YouTube on Thursday announced that it will no longer allow people to comment on videos featuring young children after an advertiser boycott over concerns that the platform had enabled a “soft-core pedophile ring.”
The video-streaming giant in a blog post wrote that it suspended comments on videos featuring “young minors” and those featuring “old minors” that posed a risk of attracting “predatory behavior.”
“Over the past week, we disabled comments from tens of millions of videos that could be subject to predatory behavior,” YouTube wrote. “These efforts are focused on videos featuring young minors and we will continue to identify videos at risk over the next few months.”
According to the blog post, some creators will be allowed to keep comments enabled on videos of children, but they will be held to higher standards.
“These channels will be required to actively moderate their comments, beyond just using our moderation tools, and demonstrate a low risk of predatory behavior,” YouTube wrote. “We will work with them directly and our goal is to grow this number over time as our ability to catch violative comments continues to improve.”
Several major companies in recent weeks pulled advertisements from Google-owned YouTube, citing the platform’s inaction on predatory comments.
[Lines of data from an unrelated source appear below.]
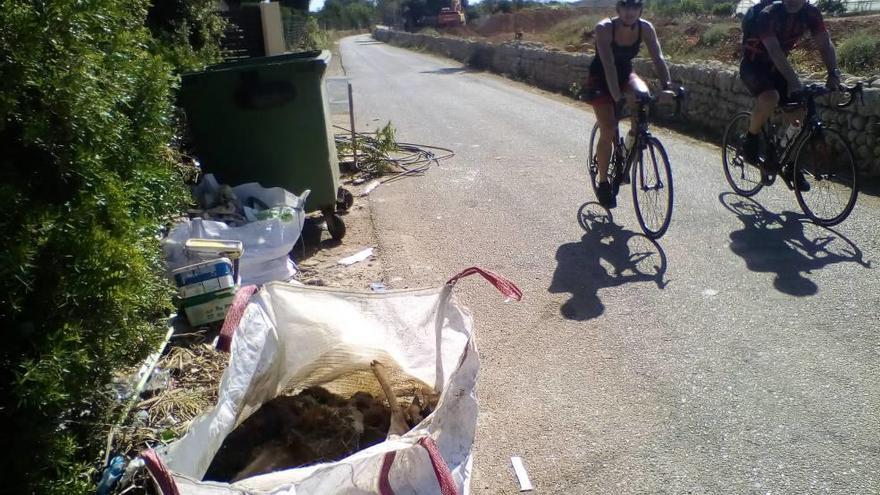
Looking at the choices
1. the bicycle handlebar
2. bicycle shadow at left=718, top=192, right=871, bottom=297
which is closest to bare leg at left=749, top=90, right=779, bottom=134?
bicycle shadow at left=718, top=192, right=871, bottom=297

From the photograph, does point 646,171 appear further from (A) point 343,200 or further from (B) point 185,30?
(B) point 185,30

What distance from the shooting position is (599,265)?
5.60m

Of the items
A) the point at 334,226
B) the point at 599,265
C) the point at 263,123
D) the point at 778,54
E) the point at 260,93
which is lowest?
the point at 599,265

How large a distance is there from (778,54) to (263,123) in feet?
13.7

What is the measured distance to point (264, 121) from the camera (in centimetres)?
592

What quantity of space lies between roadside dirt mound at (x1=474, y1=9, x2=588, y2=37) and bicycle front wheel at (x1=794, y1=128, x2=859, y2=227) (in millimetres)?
43895

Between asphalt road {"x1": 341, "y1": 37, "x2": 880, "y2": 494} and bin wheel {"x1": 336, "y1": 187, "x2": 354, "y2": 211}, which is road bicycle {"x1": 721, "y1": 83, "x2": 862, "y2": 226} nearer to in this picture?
asphalt road {"x1": 341, "y1": 37, "x2": 880, "y2": 494}

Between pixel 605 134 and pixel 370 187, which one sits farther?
pixel 370 187

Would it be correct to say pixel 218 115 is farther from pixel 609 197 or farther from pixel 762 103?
pixel 762 103

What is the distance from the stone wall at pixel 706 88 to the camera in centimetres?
764

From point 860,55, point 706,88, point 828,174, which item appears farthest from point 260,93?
point 860,55

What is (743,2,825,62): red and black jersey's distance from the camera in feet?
19.8

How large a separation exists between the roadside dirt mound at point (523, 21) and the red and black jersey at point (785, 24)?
43.6 metres

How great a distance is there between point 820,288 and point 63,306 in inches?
180
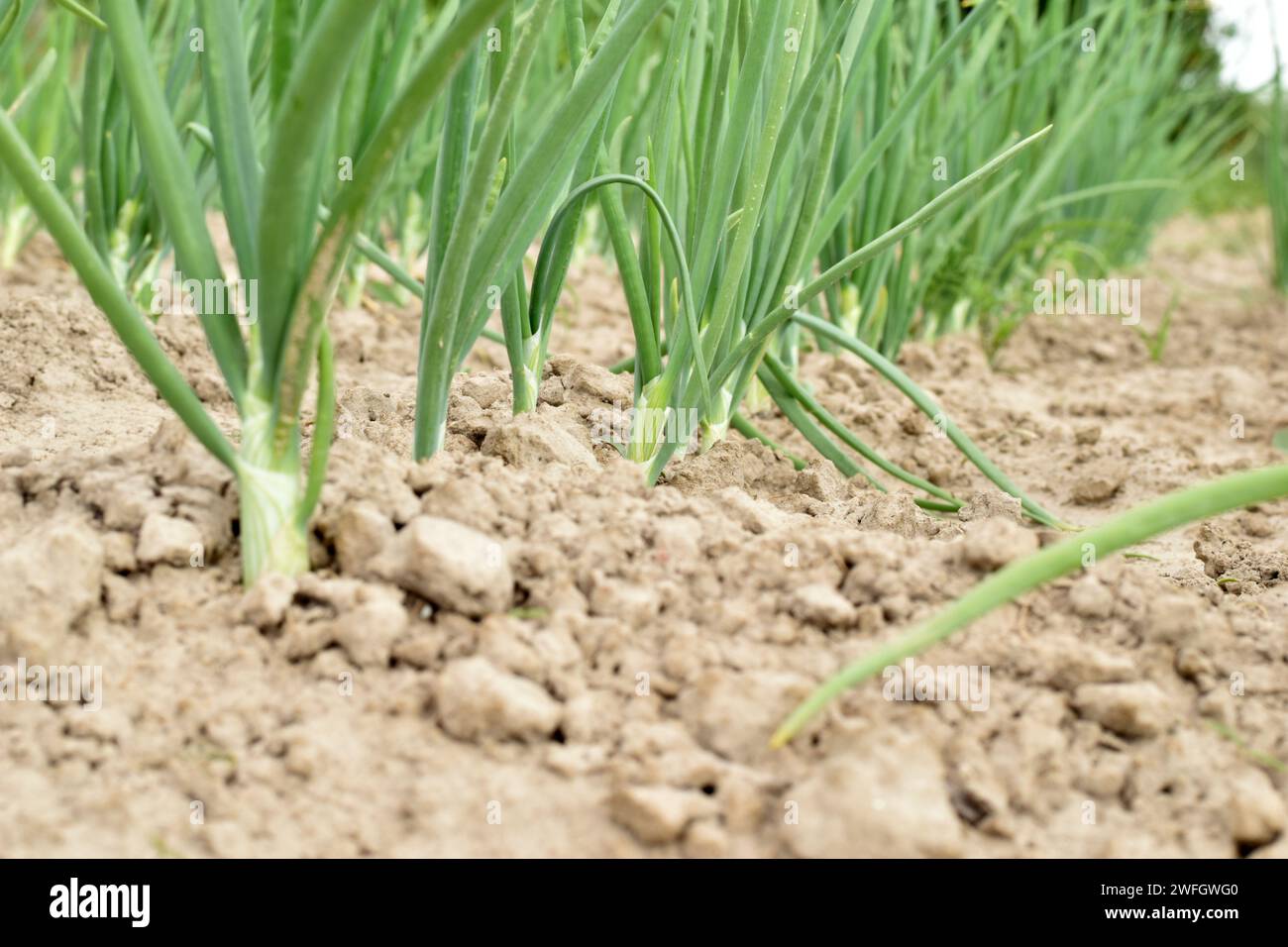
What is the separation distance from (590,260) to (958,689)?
2401 mm

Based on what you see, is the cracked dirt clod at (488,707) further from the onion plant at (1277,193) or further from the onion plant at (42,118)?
the onion plant at (1277,193)

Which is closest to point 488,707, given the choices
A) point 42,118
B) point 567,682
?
point 567,682

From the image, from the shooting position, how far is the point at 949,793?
0.70 m

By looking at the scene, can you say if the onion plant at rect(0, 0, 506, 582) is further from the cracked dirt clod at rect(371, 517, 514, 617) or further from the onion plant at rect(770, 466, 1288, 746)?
the onion plant at rect(770, 466, 1288, 746)

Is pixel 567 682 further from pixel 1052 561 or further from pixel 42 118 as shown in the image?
pixel 42 118

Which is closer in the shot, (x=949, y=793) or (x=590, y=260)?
(x=949, y=793)

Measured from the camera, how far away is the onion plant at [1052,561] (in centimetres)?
65

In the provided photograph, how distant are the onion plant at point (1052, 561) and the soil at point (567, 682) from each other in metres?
0.06

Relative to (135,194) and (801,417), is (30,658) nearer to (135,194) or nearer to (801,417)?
(801,417)

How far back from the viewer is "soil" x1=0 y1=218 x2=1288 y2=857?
66cm

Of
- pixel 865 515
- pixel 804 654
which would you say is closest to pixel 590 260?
pixel 865 515

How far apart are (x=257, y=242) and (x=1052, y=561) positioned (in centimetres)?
52
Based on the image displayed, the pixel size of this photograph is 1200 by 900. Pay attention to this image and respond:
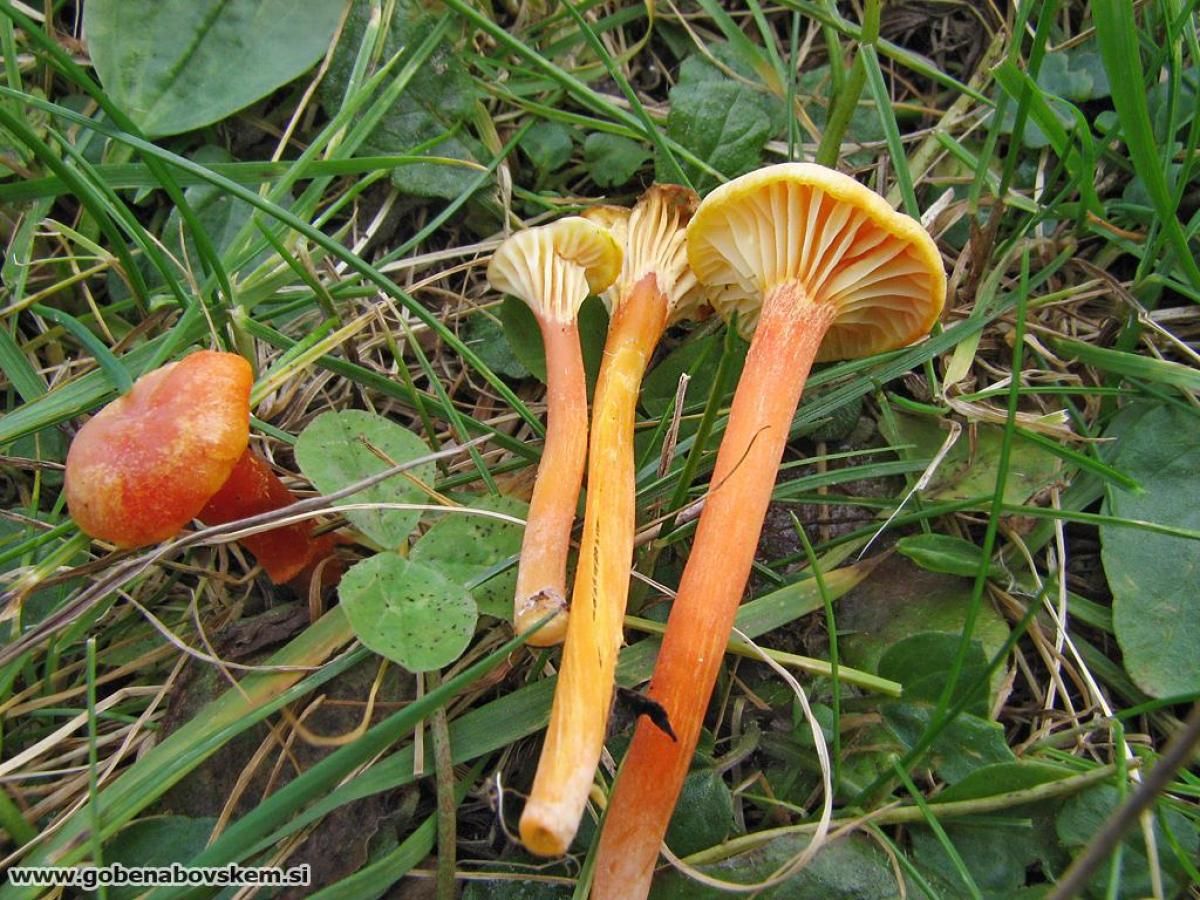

The boycott came after YouTuber Matt Watson uploaded a video explaining how YouTube comment sections are used to identify and share exploitative videos of young girls. A group was using the platform to post comments on videos of young girls, referring one another to certain freeze-frames. According to subsequent reports, YouTube’s algorithm led the ring’s members from one video of young girls to the next.
Companies including Nestle, “Fortnite” creator Epic Games, AT&T, Kellogg and others pulled their ads from the platform after it was discovered that those ads were appearing alongside some of the targeted videos.
YouTube on Thursday also wrote that it has also accelerated the launch of an artificial intelligence moderator that “will detect and remove 2X more individual comments.”
“No form of content that endangers minors is acceptable on YouTube, which is why we have terminated certain channels that attempt to endanger children in any way,” it wrote. “Videos encouraging harmful and dangerous challenges targeting any audience are also clearly against our policies.”
“We will continue to take action when creators violate our policies in ways that blatantly harm the broader user and creator community,” the post continued. “Please continue to flag these to us.”
Nestle, in a statement to The Hill, confirmed that it lifted its YouTube boycott four days ago, after Google took actions ensuring “Nestlé advertising standards were met.”
“Google has now confirmed that expected actions have been fully completed and additional safety measures put in place to help eradicate bad behavior and provide better protection to innocent users and advertisers,” Nestle said in the statement.
AT&T told The Hill that it does not have a comment at this time. Other companies who pulled ads did not immediately respond to a request for comment.